Germany's conservative parties have a well-rehearsed strategy for dealing with periodic surges in far-right sentiment. They dial up the anti-immigrant rhetoric, rail a bit at European Union bureaucrats, and throw in a few references to national pride. That has usually been enough to satisfy discontented Germans who might otherwise be tempted by right-wing populism, and to deny the neo-Nazis mainstream appeal. Meanwhile, far-right leaders, a scruffy collection of young thugs and geriatric Nazis, could usually be counted on to squander any political gains by fighting among themselves.
But an upsurge in extreme right activity, centered in Dresden and the surrounding state of Saxony, may not be so easy to quell. The National Democratic Party of Germany (NDP) has found a potent new issue that it has already used to win 12 seats in the 124-seat state parliament -- the labor reforms of Chancellor Gerhard Schröder's center-left government. The reforms, which took effect in January, cut benefits for many unemployed people, who make up 19.6% of the workforce in Saxony and a record 5 million people, or 12.1%, nationwide.
A new generation of media-savvy far-right leaders, eschewing the skinhead look in favor of suits, is using Schröder's reforms to score points with voters in the western state of Schleswig-Holstein, which holds elections on Feb. 20. The NDP portrays itself as the party that will revoke the reforms and restore full employment. "Racial slogans are in the background, social issues are in the forefront. That is a more sophisticated and very dangerous strategy," says Hauke Hartmann, an expert on extremism at the Bertelsmann Foundation, a Gütersloh think tank.
Other far-right parties, such as the German People's Union and the Republicans, have put aside their differences to work together. If the NDP gets more than 5% of the Schleswig-Holstein vote, the threshold for winning seats, it would be a step closer to its goal of representation in the national Parliament. "If we succeed in campaigning as a single force, then we will succeed in becoming a nationalist voice just like other nationalist parties have done in France, Belgium, Italy, and other countries," says Johannes Müller, a physician turned politician who is a member of the NDP's delegation to Saxony's legislature.
So far neither Schröder's Social Democrats nor the Christian Democrats has found a coherent strategy to deal with the far right. On the contrary, the rise of the NDP -- dramatized by demonstrations on the Feb. 13 anniversary of the allied fire-bombing of Dresden -- has inflamed a power struggle within the center right. Bavarian Prime Minister Edmund Stoiber accused Schröder on Feb. 9 of creating fertile ground for extremists by failing to cut unemployment. But critics say Stoiber, who boasts of his success marginalizing the far right in Bavaria, is using the issue to displace rival Angela Merkel, chairman of the Christian Democrats, as center-right candidate for Chancellor.

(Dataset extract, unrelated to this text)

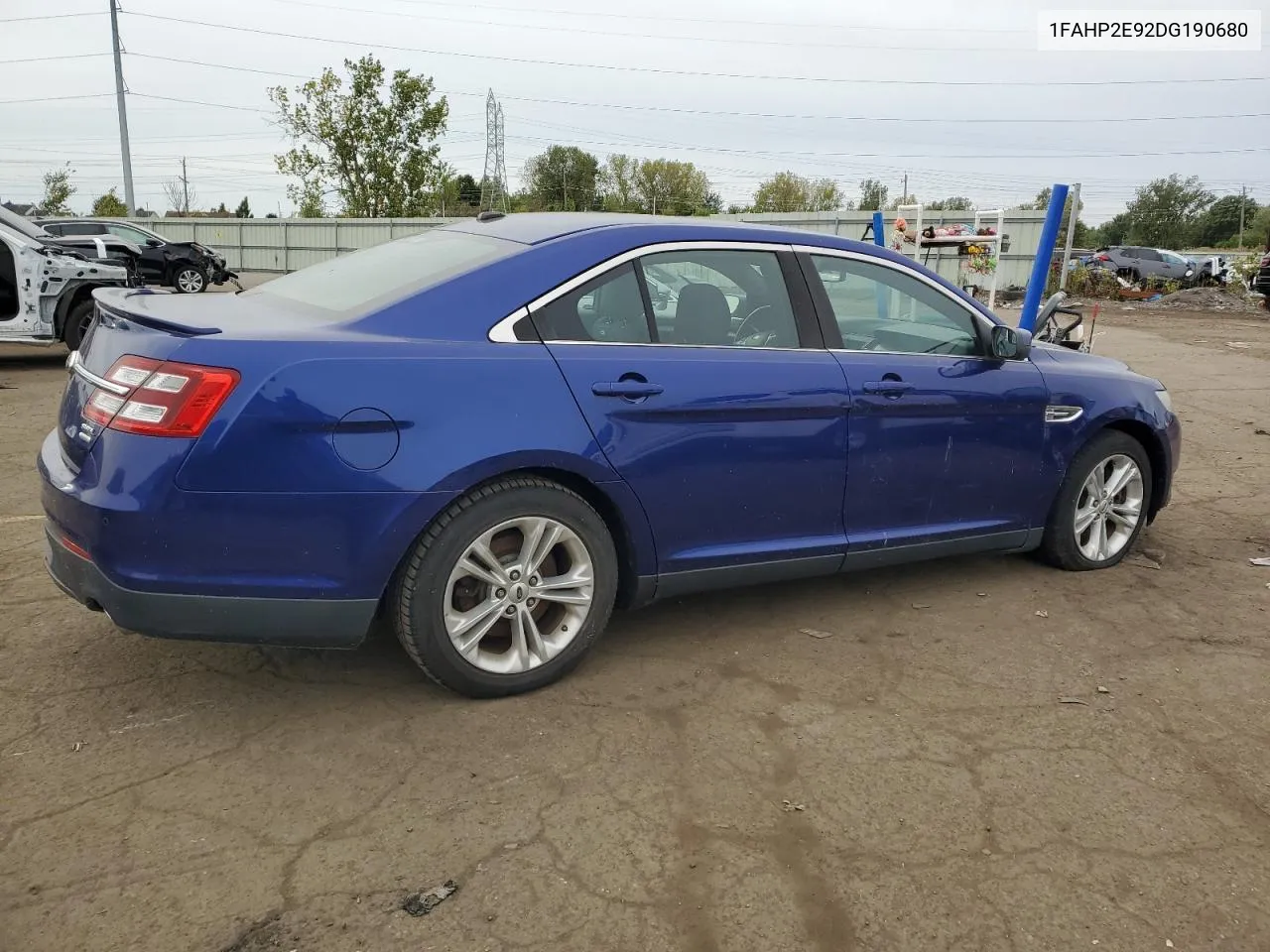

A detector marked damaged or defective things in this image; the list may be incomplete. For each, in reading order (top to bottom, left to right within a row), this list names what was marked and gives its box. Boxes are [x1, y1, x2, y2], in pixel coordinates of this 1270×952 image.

Experts in extremism say party infighting plays into the hands of the right wingers. Instead, the mainstream parties need to better explain how reform will lead to faster growth. "The best protection against right-wing radicalism is a healthy economy," says Matthias Jung, director of Mannheim-based pollster Elections Research Group.

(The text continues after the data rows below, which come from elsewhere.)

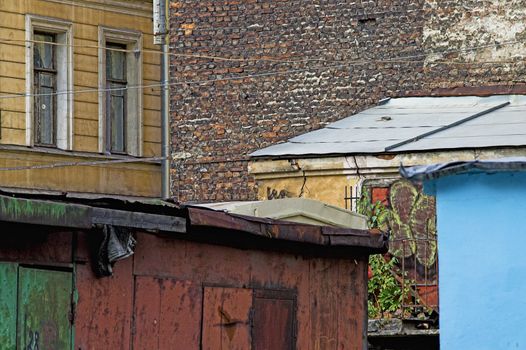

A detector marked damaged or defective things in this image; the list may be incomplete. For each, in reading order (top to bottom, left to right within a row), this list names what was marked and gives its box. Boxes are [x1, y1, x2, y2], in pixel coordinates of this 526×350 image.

rusty metal shed [0, 193, 388, 348]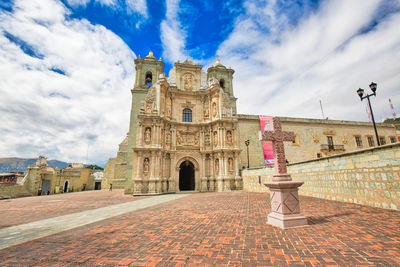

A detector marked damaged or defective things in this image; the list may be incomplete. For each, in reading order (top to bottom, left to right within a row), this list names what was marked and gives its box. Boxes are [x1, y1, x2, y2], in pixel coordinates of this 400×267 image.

cracked brick ground [0, 192, 400, 266]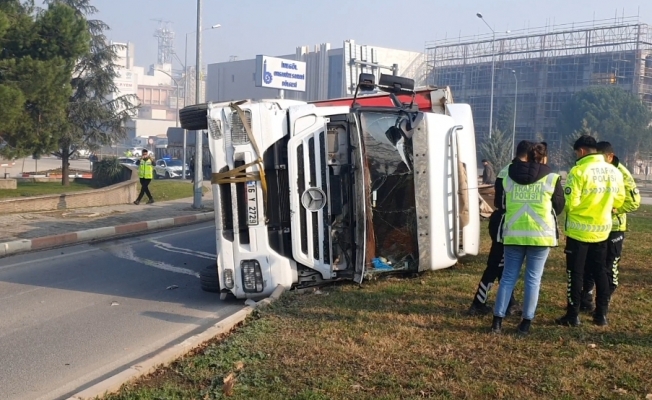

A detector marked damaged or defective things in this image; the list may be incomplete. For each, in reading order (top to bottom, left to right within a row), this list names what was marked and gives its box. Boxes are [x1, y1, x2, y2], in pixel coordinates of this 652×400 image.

overturned white truck [181, 73, 482, 298]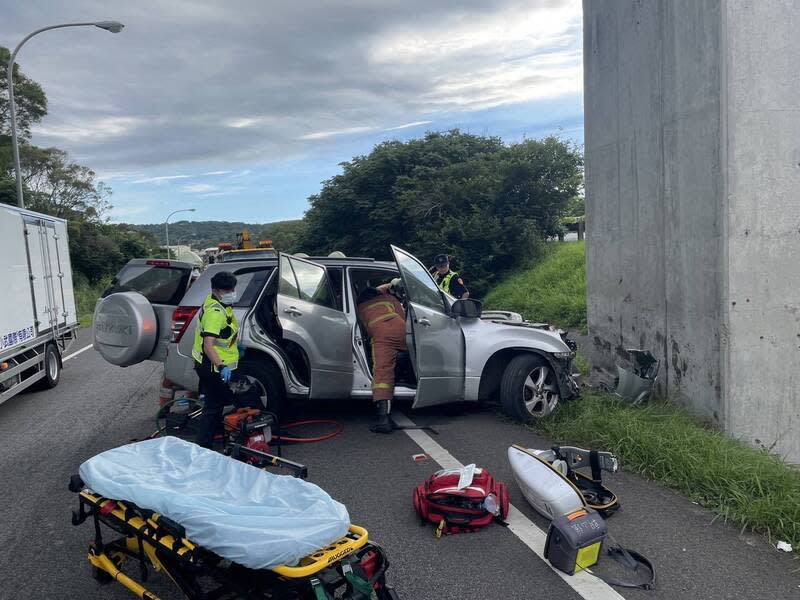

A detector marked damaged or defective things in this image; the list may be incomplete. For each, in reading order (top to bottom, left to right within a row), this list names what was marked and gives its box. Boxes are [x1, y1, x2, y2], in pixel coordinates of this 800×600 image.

crashed silver suv [94, 246, 580, 420]
damaged concrete column [580, 0, 800, 464]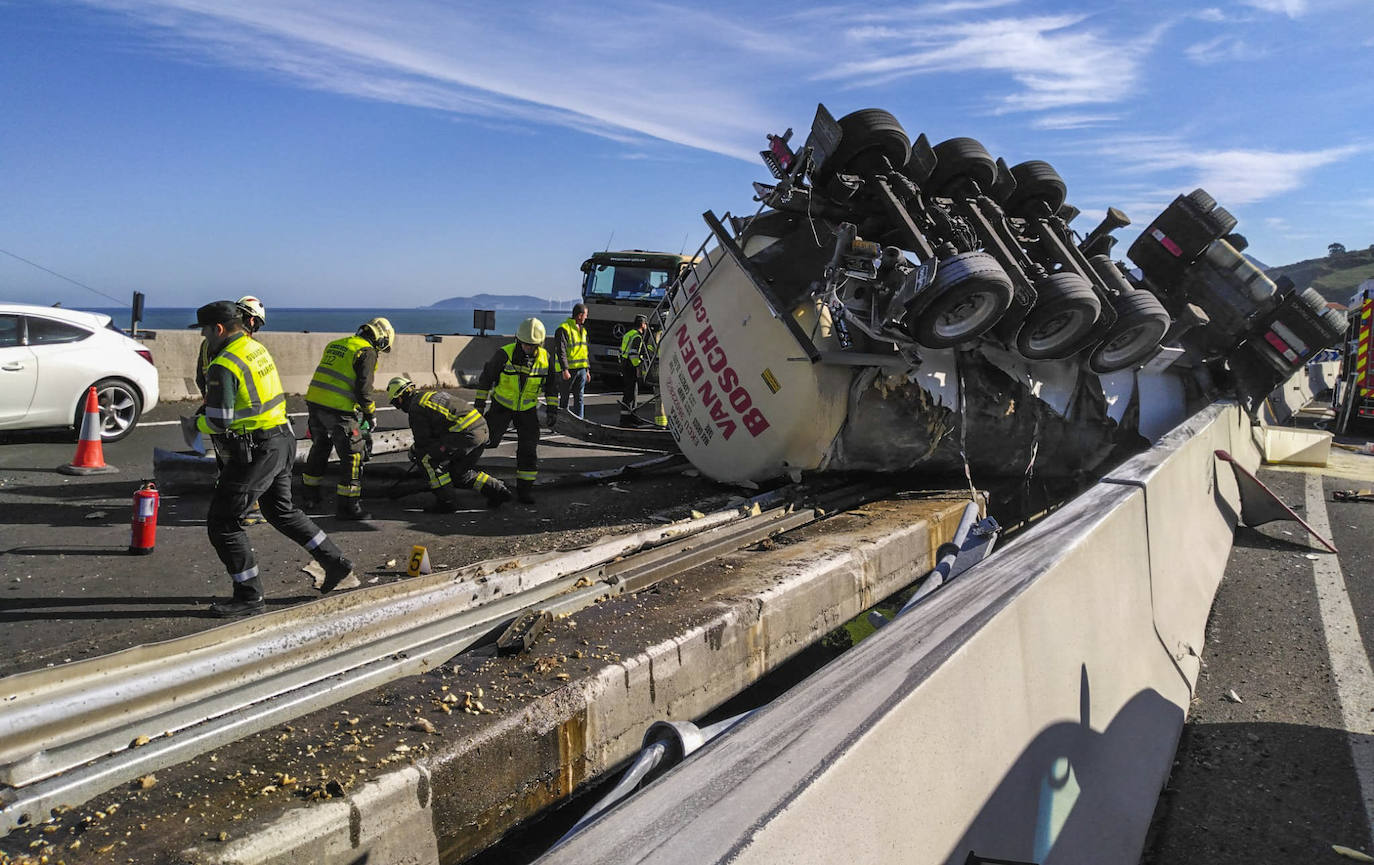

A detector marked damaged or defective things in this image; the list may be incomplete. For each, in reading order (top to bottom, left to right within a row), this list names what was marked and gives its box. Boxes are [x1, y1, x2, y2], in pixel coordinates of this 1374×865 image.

overturned tanker truck [651, 103, 1341, 488]
damaged guardrail section [549, 406, 1264, 865]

Meanwhile, right-wing groups are softening their image further by offering social programs for young people. "They try to dismiss us as a fringe group. We come from the center of society," declares Matthias Paul, a clean-cut 27-year-old in the NDP's Saxony delegation. The NDP has also established ties with similar parties throughout Europe. They will not be able to seize power. But they are sowing confusion amid the forces of democracy.